Realmente, um bom café me faria muito bem, era disso que eu estava precisando para tentar refazer as minhas forças, sentindo ainda   meu corpo dolorido. E foi o que fiz, tomei um café e tanto, com biscoitos amanteigados. Que  manhã deliciosa eu começava a experimentar, já agora livre do susto por que passara e tudo por causa de uma visão errada das coisas, da minha confusão e do meu temor diante de nada, pois nada aconteceu, tudo foi um terrível engano de minha parte. Se eu lhes contasse o que vivera, imaginando uma invasão, tentando vencer uma noite de horror, presa num banheiro frio,  quando lá fora não acontecia nada, na certa ficariam preocupados com a minha mente fantasiosa. Fiquei em silêncio e não lhes contei nada,  aceitando  que tudo não passara de uma situação imaginada por mim, sem fundamento.
Eu me perguntava, então, como é que pude imaginar, com tantos detalhes, uma invasão noturna, em que tive de me refugiar para não ser atacada. Minha mente criou uma ambiência de terror.
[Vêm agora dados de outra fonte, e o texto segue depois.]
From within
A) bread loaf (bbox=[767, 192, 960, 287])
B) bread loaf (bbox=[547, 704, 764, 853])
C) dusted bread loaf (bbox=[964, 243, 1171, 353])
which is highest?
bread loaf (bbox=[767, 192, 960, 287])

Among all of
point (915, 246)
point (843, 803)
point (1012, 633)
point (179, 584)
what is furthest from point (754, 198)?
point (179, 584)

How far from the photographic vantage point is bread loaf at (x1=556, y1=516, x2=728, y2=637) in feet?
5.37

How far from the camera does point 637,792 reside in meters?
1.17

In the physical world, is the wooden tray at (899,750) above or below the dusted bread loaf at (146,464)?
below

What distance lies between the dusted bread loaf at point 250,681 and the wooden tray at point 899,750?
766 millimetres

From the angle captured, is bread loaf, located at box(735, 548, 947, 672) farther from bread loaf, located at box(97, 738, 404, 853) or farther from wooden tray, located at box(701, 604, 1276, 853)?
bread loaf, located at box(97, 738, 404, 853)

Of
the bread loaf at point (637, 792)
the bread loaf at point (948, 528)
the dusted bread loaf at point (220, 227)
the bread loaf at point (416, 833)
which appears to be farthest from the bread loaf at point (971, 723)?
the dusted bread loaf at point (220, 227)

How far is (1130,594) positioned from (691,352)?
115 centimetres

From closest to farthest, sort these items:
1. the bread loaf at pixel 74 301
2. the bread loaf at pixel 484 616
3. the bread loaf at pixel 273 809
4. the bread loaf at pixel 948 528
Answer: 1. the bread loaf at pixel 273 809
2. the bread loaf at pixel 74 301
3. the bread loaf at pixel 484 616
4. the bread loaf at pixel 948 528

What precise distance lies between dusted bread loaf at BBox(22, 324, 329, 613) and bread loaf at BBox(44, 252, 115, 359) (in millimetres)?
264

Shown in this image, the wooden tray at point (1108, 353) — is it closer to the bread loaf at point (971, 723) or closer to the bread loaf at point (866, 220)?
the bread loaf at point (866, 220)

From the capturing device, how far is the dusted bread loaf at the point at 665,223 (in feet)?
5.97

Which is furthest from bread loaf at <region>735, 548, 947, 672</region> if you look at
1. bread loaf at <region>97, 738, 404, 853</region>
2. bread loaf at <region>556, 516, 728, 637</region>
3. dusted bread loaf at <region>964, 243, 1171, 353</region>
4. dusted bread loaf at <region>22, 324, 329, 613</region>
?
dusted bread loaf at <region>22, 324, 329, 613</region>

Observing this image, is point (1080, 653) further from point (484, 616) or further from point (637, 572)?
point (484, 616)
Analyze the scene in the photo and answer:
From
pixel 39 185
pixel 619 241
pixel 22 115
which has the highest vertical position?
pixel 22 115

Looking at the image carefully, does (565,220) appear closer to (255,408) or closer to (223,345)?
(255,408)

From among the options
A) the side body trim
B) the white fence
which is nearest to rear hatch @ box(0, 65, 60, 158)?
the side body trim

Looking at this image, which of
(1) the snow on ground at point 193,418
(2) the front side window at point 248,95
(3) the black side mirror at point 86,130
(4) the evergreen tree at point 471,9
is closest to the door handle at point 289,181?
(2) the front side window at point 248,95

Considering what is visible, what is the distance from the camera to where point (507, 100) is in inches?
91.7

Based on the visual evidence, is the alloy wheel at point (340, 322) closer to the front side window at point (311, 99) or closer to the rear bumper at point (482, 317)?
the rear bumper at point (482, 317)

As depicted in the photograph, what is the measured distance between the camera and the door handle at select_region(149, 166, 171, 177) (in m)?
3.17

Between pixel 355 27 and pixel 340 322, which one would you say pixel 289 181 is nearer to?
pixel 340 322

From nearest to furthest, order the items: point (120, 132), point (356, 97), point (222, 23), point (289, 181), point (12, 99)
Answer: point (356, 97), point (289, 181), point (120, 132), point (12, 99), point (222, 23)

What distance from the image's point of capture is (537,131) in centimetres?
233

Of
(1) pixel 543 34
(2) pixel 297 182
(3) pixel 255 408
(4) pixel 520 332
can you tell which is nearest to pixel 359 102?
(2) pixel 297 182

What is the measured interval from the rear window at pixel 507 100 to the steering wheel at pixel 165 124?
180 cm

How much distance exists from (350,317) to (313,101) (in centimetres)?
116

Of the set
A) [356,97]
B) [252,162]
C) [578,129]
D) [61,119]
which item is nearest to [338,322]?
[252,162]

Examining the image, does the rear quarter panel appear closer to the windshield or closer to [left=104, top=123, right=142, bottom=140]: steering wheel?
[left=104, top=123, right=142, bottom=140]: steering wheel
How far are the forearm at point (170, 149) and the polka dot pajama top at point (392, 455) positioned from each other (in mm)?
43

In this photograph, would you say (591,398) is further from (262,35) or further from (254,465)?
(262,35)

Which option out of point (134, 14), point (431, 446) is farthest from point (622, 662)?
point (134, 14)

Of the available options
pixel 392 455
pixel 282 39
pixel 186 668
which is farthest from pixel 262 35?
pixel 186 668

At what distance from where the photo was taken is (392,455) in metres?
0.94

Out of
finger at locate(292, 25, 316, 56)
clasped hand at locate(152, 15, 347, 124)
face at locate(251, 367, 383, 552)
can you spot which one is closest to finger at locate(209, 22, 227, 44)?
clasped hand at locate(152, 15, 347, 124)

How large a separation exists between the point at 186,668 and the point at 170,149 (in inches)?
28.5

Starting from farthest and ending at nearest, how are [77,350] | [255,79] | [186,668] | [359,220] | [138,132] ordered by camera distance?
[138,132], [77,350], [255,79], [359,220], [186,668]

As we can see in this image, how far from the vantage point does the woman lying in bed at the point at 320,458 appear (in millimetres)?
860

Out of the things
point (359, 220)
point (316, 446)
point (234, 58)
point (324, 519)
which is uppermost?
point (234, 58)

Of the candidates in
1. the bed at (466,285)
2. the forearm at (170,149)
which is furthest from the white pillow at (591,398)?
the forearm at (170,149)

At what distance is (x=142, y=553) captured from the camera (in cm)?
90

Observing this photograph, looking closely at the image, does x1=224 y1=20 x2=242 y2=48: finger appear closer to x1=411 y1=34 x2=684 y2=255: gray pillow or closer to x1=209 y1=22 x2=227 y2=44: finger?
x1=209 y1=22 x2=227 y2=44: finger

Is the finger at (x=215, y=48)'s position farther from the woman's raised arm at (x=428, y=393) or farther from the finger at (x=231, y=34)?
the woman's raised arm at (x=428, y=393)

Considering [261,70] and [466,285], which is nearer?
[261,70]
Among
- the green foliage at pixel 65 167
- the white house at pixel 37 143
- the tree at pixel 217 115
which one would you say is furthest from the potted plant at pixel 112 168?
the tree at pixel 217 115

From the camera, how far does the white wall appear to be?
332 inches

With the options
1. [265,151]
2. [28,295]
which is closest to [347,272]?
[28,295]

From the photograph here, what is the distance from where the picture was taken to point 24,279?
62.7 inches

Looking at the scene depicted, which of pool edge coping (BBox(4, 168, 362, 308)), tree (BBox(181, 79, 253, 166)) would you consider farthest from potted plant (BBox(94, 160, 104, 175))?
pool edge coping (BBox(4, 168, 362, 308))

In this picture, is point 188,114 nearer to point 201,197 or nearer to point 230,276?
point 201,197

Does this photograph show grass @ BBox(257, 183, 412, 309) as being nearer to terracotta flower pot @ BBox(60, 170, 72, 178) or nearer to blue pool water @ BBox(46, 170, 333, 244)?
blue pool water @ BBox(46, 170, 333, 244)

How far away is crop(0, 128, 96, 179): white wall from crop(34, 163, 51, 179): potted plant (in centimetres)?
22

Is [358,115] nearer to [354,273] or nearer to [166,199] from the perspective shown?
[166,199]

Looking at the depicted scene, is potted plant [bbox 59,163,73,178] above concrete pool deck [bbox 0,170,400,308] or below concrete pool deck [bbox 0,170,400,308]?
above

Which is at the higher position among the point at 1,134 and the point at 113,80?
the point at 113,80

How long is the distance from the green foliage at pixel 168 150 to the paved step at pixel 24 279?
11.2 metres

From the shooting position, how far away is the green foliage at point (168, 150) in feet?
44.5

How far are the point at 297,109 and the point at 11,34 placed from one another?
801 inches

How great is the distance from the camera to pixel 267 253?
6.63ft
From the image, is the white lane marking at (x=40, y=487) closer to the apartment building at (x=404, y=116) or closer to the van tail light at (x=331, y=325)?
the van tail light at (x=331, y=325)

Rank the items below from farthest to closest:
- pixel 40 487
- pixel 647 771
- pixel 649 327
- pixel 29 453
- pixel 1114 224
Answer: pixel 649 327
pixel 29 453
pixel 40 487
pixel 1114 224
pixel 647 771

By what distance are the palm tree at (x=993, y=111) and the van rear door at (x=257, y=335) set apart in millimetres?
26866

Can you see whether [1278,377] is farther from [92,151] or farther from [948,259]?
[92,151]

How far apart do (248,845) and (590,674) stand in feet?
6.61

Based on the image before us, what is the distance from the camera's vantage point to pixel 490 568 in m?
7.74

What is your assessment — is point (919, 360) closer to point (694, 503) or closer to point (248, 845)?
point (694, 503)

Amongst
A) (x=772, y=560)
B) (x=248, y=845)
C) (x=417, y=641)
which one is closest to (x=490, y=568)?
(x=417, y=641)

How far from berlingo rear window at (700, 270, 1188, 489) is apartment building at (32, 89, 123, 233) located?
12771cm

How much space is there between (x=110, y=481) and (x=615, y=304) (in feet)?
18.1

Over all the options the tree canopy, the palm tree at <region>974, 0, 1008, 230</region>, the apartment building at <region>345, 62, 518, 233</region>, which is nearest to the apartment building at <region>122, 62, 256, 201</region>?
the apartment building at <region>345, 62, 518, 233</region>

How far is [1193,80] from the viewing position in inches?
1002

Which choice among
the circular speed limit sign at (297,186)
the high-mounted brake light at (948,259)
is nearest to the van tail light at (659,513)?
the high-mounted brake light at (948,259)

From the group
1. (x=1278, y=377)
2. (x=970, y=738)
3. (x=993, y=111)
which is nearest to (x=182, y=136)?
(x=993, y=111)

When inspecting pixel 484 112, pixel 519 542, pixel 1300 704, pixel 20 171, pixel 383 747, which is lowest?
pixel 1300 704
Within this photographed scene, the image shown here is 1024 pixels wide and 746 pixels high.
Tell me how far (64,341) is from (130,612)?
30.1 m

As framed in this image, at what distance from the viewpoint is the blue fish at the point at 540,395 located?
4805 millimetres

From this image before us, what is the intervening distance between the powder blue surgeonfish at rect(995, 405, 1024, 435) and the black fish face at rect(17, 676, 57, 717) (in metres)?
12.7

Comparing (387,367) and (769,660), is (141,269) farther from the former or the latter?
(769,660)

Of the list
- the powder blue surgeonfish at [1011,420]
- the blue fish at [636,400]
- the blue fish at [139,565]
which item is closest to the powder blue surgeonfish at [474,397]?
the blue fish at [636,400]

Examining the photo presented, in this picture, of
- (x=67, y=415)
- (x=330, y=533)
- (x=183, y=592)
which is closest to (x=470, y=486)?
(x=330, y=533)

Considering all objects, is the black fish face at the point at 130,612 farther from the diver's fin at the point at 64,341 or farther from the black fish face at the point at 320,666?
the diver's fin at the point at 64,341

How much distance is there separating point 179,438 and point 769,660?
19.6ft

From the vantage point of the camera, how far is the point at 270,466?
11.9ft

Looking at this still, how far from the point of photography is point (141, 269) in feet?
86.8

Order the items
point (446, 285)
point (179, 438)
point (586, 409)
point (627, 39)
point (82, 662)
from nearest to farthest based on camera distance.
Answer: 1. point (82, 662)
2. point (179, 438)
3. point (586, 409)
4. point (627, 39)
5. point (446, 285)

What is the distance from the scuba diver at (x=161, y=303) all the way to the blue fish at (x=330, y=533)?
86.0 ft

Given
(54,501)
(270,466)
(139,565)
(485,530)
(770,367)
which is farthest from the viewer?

Na verdade, o inimigo que eu temia estava dentro de mim, era eu mesma, era minha mente, minhas sensações que me arrastavam para um perigo inexistente. Eu tentava, em vão, desvencilhar-me de mim mesma, foi uma experiência terrível. Ainda bem que ninguém ficou sabendo de nada. Nenhum vestígio, nada para comprometer-me. Assim, Raquel e Lucas poderão sentir saudades de mim, desejar que eu retorne outras vezes, sem lhes causar desassossego e preocupação.
Em minha casa, finalmente! Comecei a dar um jeito nas coisas que deixara por ocasião da viagem.  Eu me sentia ainda mal pelo que me acontecera, teria de tomar cuidado com as fantasias  mentais.  Meus primos viviam tão tranquilos naquele apartamento e eu, com as minhas idéias, ameacei mostrar-lhes um ambiente que lhes roubaria a paz. Sim, como é que uma pessoa, de repente, se sente ameaçada porque a luz apagou? Por que não pensei, a luz apagou porque deve ter  acontecido alguma coisa com ela. Simples. Meu raciocínio preferiu  enveredar pelo sinistro diante da escuridão  e gerou toda aquela confusão, que ainda  me aborrece muito. Preciso reencontrar minha tranquilidade perdida.
Ainda não fazia um mês do meu retorno quando recebi uma carta de Raquel. Na carta, ela me contava que viveram, ela e Lucas,  uma situação terrível e angustiosa numa noite em que, tendo deixado a porta entreaberta, chegaram tarde.  As luzes, de repente, se apagaram e eles se sentiram amordaçados e jogados ao chão por dois indivíduos encapuzados. Foram obrigados a revelar o segredo do cofre, de onde levaram jóias, dinheiro e documentos. Descobriram ainda peças artísticas e quadros. Eles só não sofreram mais porque não ofereceram resistência. Quem os assaltou conhecia o problema da luz e da porta aberta. Infelizmente, não conseguiram identificar os assaltantes, que se foram bem tarde da noite, na hora em que os porteiros são substituídos  e há, sempre, uma confusão de entrada e saída. Permaneceram amarrados e amordaçados até o dia seguinte, quando a empregada Odete chegou para o serviço do dia e os encontrou. Desgostosos, mudaram de local e, hoje, não deixam mais a porta aberta, mas muito bem fechada. Acabou-se o mundo mágico por causa da crueldade dos homens.